Aussi ce Banquet du samedi 4 janvier 2014 ne s’autorise-t-il donc point des pseudo-scoops en Une des journaux du lundi 6, concernant les « Audits » et les « Logements conventionnés », mais d’un événement jamais imaginé auparavant, y compris au temps pourtant quasi mythique de Senghor , en ce qu’il aura fait descendre le platonisme antique du domaine de la spéculation sur le devenir social contemporain à celui de l’Action pour les Réformes indispensables pour transformer le pays de Senghor et d’Aline Sitoye, de Dé Thié Fu Ndiogou et Fodé Kaba, Thierno Souleymane Baal et Lamine Guèye, Cheikh Ahmadou Bamba et Seydi El Hadj Malick, Mamadou Lamine Dramé et Emile Badiane, Mamba Guirassy et Aboubacry Kane, Oumar Blondin, Balla Gaye et Mamadou Diop, en parangon de la civilisation africaine nouvelle qui a grandi sous nos cieux depuis l’amorce de la décolonisation, à la suite des massacres de Thiaroye en 1944, de Sétif en 47, puis les victoires anticoloniales de Dien Bien Phu en 1954 et le déclenchement de la guerre d’Algérie la même année ! Sans parler de la création du RDA en 1946 ou de l’historique Conférence de Bandoeng en 1955.
Nouveau départ ou gageure aventureuse ?
Ce qui est dit est dit, n’en déplaise aux agnostiques et aux va-t-en- guerre ! Il s’agit maintenant de passer aux actes, ni plus ni moins. Avec l’espoir en bandoulière et le regard droit devant. Car enfin, cette Rencontre, qu’est-ce à dire sinon un bail nouveau entre le Pouvoir et l’Intelligentsia, entre l’Etat et la Société, les élites et la masse, au Sénégal et en Afrique singulièrement ? Il y a des raisons de le penser; car l’un dans l’autre, ce texte n’est pas seulement de circonstance ni de complaisance ou de pure coquetterie. Il constitue un acte fondateur qui en appelle d’autres de la part de l’initiateur comme des destinataires.
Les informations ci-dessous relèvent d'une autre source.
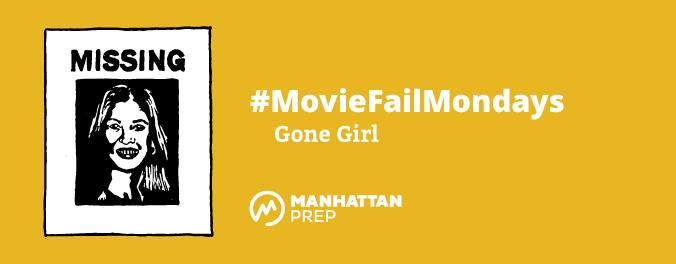 Manhattan Prep LSAT Blog - #MovieFailMondays - Gone Girl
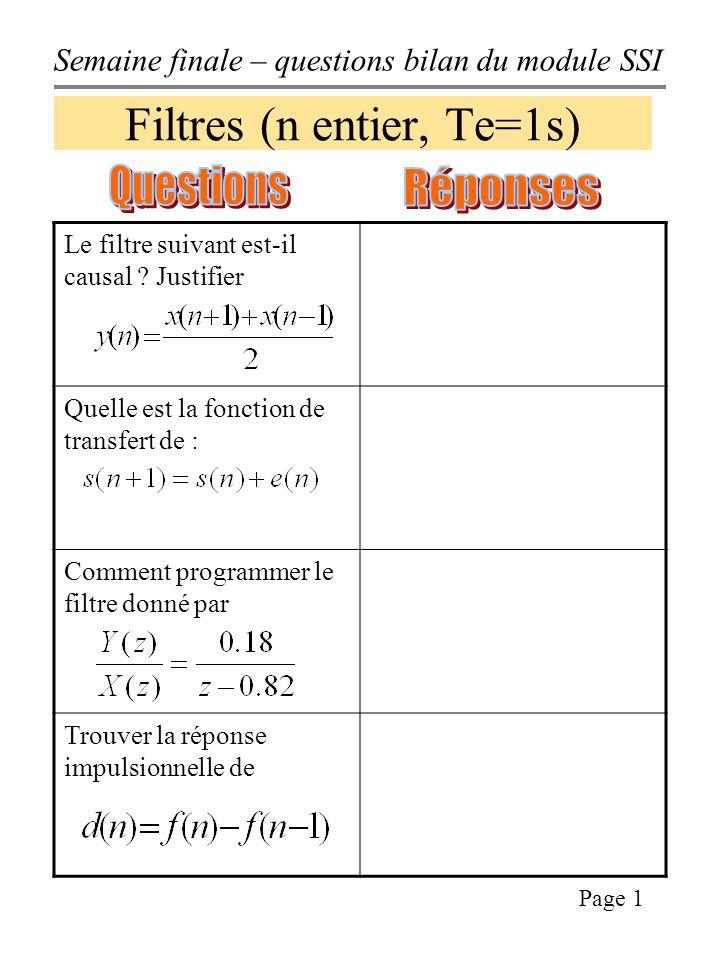 Semaine finale – questions bilan du module SSI Page 1 Filtres (n entier, Te=1s) Le filtre suivant est-il causal .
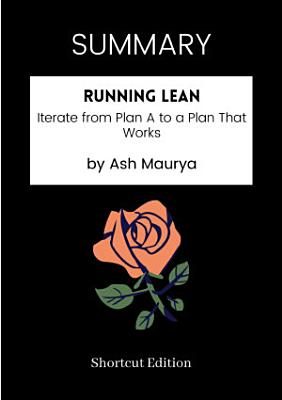 SUMMARY   Running Lean  Iterate From Plan A To A Plan That Works By Ash Maurya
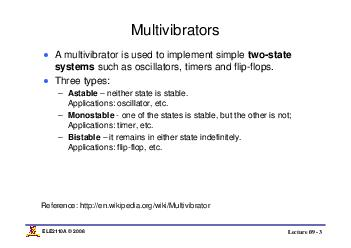 Lecture    ELEA   Multivibrators A multivibrator is used to implement simple twostate systems such as oscillators timers and flipflops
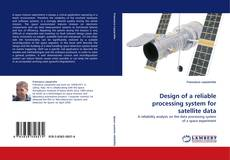 Bookcover of Design of a reliable processing system for satellite data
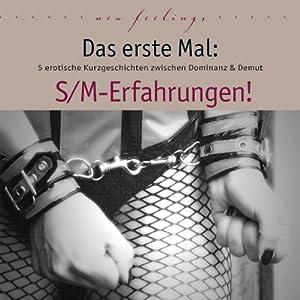 Das erste Mal: S/M-Erfahrungen! Hörbuch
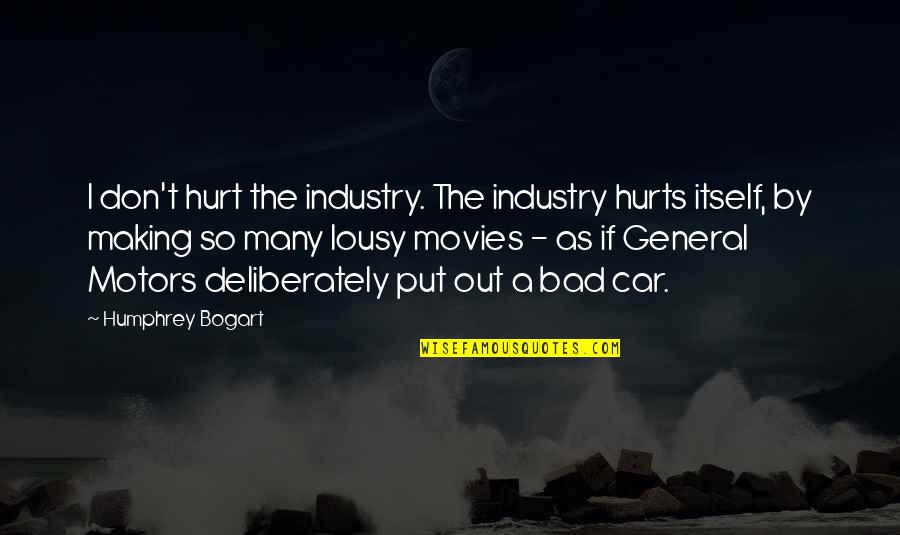 Bogart Quotes By Humphrey Bogart: I don't hurt the industry. The industry hurts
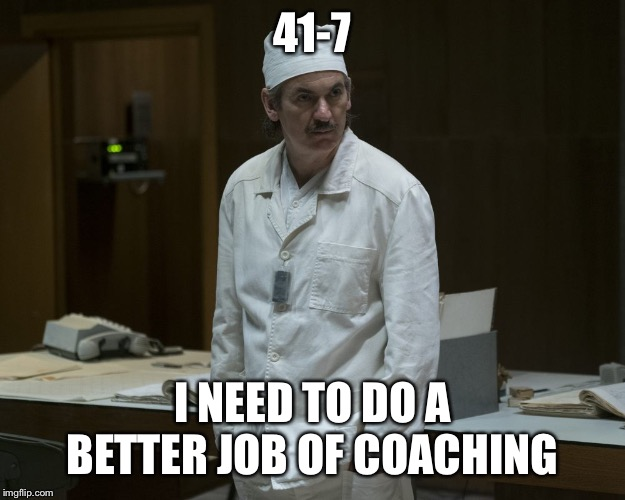 41-7; I NEED TO DO A BETTER JOB OF COACHING | image tagged in chernobyl supervisor | made w/ Imgflip meme maker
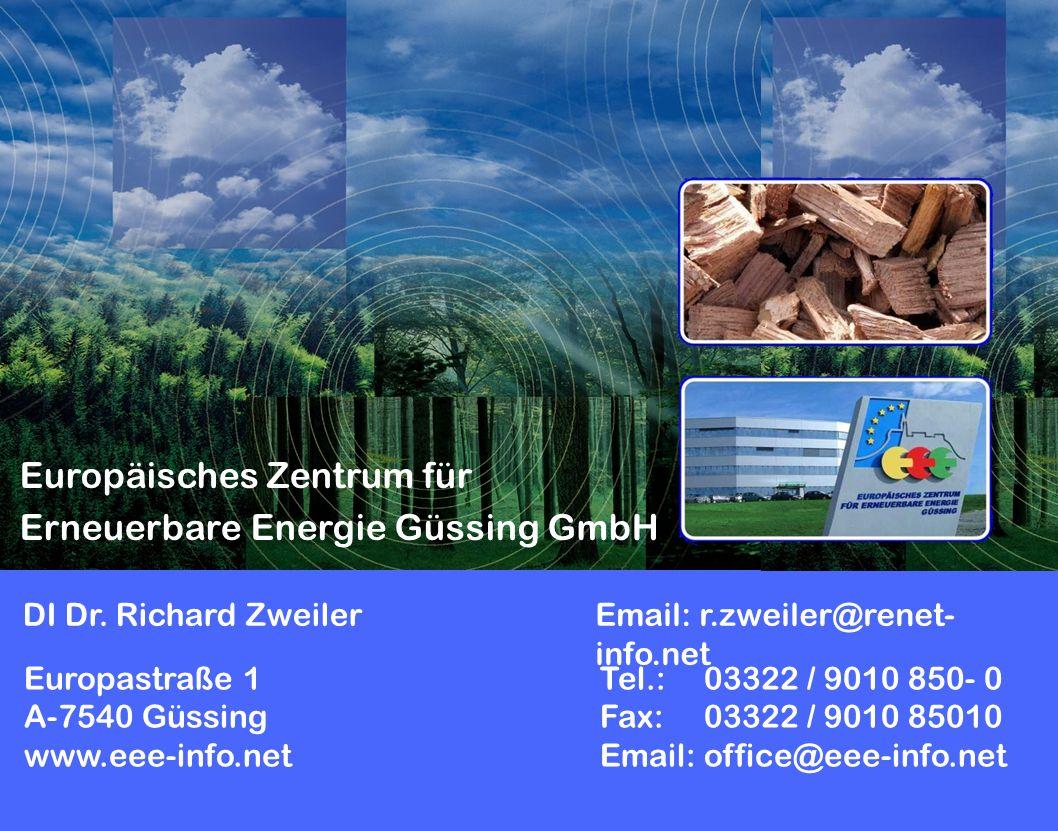 Europastraße 1Tel.: 03322 / 9010 850- 0 A-7540 GüssingFax: 03322 / 9010 85010 www.eee-info.netEmail: office@eee-info.net Europäisches Zentrum für Erneuerbare Energie Güssing GmbH DI Dr.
         Avec ce texte-message délivré par le Président de la République soi-même devant une partie significative des Intellectuels et Artistes de notre pays, le Projet social et intellectuel de la Seconde Alternance prend forme, qui manquait au Plan Yoonu Yokkutéjusqu’ici.
A présent, l’éthique du développement et l’intelligence critique de la pensée debout peuvent cheminer ensemble au lieu de s’ignorer, de se télescoper ou de s’humilier de façon mutuelle et réciproque, dans une méfiance irraisonnée, débouchant presque toujours sur une véritable paralysie de la volonté doublée d’une inefficacité programmée de toutes Réformes et de toutes Ruptures audacieuses et profondes, inédites et originales.
En somme, si le grain ne meurt, étouffé en terre par la saga des nuls et la réprobation des médiocres, c’est sans doute un jour nouveau qui tente de se lever sur notre monde, par suite de cette alliance inédite, dans notre pays, entre un Pouvoir démocratiquement constitué et une Intelligentsia critique et libre, qui semblent avoir compris que le Développement du pays et l’essor des Idées sont les deux faces d’une même médaille, i.e. le Génie de notre peuple ; dès lors qu’il entend élaborer pas à pas le logos nouveau de l’Afrique sur elle-même et sur le monde. La Re-naissance du Sénégal, disons-nous, de l’Afrique et des Diasporas africaines, c’est aussi cela : le compagnonnage, voire la complicité, entre une Pensée intellectuelle qui renonce à être frileuse ou nihiliste pour s’engager aux côtés du peuple, sans cesser d’être elle-même, i.e. libre et critique, et un Pouvoir (politique) qui gère des urgences et des contraintes selon des rythmes et des délais imposés par l’état du monde et les besoins du peuple, mais qui lève la tête à chaque instant, pour scruter la ligne d’horizon, afin de conformer ses choix du moment et de l’instant à un Avenir ouvert et à des Futurs possibles, qui ne viendront pas d’eux-mêmes et qu’il va falloir Inventer !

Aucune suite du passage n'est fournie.